=== Text excerpt ===
In the last century, when Federal Express was at its peak performance. I was working at home right after my son was born. The work in my hands was on a drop-dead deadline that day. I called FedEx for a pickup because I was not going to be able to deliver the package myself.

We were in a suburban disaster – a fast-rising flood. Hours after the rain, we watched from our second-floor balcony as the water from the Des Plaines River in the parking rose above the door handles of our only car. My husband, my infant son, and I were waiting to hear when we’d be evacuated and for how long?
Then the phone rang. It was the FedEx man. He was on a high spot across the street. “Ma’am, I have a delivery. Do you need this package today?”
“I’m sorry. Yes, I do and I have one going I out too,” I explained the uncertainty, the deadline, and the evacuation.
“No problem,” he said. Then he confirmed the entrance he should use. The door was on a slope above the water line still.

=== Recorded information ===
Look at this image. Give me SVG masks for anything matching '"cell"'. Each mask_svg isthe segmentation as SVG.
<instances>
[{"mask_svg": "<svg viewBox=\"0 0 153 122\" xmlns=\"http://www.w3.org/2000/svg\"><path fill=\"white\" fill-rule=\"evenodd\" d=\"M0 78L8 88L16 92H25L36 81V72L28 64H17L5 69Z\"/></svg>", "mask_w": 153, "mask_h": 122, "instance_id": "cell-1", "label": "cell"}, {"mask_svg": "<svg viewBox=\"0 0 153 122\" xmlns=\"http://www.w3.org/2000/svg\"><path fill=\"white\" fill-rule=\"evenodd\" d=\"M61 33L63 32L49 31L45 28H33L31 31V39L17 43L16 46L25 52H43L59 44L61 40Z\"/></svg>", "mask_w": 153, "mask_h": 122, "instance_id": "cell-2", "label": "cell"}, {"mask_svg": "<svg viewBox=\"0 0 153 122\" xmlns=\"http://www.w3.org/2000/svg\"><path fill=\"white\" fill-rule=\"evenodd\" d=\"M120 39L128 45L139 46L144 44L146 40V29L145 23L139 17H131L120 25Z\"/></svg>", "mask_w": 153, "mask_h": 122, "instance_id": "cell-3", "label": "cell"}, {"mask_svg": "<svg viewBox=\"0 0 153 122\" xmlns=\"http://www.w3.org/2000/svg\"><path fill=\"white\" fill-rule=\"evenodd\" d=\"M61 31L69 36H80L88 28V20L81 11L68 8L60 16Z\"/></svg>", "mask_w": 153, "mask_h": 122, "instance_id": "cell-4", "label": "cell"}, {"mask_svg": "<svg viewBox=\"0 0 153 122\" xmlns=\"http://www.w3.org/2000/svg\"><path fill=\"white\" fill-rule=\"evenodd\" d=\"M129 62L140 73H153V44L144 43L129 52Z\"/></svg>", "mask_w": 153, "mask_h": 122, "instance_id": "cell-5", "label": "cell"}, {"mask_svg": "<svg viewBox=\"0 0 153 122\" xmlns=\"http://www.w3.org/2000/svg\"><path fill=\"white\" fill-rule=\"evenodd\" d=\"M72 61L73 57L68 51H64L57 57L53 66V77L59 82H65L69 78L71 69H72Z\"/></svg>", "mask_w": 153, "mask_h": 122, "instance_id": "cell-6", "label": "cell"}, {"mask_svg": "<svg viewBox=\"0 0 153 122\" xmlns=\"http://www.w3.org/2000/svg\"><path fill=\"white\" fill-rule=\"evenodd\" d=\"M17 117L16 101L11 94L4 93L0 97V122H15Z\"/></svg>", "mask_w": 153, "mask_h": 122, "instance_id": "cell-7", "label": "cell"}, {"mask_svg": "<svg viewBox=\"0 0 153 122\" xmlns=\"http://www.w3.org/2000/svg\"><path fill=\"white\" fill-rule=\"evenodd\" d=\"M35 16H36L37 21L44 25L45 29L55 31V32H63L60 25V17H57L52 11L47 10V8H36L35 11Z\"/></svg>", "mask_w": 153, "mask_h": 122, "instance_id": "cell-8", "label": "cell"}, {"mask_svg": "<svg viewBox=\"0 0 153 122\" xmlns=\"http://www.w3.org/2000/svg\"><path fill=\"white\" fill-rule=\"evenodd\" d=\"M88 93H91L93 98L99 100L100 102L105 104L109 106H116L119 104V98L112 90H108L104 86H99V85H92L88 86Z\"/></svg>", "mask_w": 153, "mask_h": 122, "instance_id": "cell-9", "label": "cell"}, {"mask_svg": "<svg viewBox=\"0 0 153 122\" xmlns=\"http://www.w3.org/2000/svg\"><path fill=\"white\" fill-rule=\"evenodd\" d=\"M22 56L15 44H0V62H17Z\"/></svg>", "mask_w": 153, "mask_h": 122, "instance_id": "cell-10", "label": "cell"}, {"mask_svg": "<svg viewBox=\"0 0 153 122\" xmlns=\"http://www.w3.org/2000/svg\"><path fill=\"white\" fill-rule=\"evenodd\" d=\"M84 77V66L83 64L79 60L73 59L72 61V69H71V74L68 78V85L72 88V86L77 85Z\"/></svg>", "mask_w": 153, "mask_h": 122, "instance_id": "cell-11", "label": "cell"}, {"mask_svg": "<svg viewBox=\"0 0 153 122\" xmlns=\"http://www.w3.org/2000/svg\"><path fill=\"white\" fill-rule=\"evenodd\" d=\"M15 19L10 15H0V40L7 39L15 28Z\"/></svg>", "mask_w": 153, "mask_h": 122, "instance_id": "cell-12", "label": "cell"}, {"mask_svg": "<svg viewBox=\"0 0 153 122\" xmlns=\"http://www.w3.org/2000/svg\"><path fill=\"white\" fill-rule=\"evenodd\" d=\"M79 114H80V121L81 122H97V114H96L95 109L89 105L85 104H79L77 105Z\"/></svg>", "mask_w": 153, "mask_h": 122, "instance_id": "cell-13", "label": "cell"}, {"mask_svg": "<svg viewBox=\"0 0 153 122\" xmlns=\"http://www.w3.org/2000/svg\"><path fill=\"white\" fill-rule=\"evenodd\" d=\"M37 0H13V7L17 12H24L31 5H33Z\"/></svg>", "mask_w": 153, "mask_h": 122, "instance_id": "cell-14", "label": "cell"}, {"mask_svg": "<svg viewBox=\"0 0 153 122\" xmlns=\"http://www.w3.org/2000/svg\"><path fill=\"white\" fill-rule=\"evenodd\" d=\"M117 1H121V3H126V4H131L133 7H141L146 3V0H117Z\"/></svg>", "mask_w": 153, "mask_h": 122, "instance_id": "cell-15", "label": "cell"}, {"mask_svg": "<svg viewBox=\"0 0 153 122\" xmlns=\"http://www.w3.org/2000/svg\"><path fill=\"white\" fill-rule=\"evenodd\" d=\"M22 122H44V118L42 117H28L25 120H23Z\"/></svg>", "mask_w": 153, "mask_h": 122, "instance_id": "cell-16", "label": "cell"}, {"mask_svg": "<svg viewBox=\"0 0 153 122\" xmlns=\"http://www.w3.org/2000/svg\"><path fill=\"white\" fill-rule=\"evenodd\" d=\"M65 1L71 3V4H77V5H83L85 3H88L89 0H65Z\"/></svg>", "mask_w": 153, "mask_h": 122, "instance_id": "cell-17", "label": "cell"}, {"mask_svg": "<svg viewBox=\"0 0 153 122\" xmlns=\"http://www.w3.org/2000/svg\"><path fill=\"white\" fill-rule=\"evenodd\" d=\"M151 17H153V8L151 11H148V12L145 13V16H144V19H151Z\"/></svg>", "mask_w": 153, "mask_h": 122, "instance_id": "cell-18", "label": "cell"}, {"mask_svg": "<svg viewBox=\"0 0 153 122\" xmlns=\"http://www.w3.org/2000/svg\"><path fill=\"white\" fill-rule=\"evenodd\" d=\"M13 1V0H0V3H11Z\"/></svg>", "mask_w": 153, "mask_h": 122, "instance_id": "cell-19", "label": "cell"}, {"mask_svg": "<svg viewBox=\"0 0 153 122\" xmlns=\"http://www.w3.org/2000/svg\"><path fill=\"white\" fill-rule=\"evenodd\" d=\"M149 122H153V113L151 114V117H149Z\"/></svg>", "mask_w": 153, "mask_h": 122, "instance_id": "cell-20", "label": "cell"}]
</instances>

=== Given instruction 1 ===
Reproduce word for word the part of the FedEx flood story above, beginning at the words "Then the phone" and stopping after the words "and the evacuation.".
=== Given instruction 2 ===
Rewrite the paragraph of the FedEx flood story that begins "We were in a suburban disaster" as a short bulleted list, keeping its main facts.

=== Task answer 1 ===
Then the phone rang. It was the FedEx man. He was on a high spot across the street. “Ma’am, I have a delivery. Do you need this package today?”
“I’m sorry. Yes, I do and I have one going I out too,” I explained the uncertainty, the deadline, and the evacuation.

=== Task answer 2 ===
- A fast-rising flood hit the suburb.
- Hours after the rain, the family watched from their second-floor balcony as water from the Des Plaines River rose above the door handles of their only car in the parking area.
- The writer, the writer's husband, and their infant son waited to hear when they would be evacuated and for how long.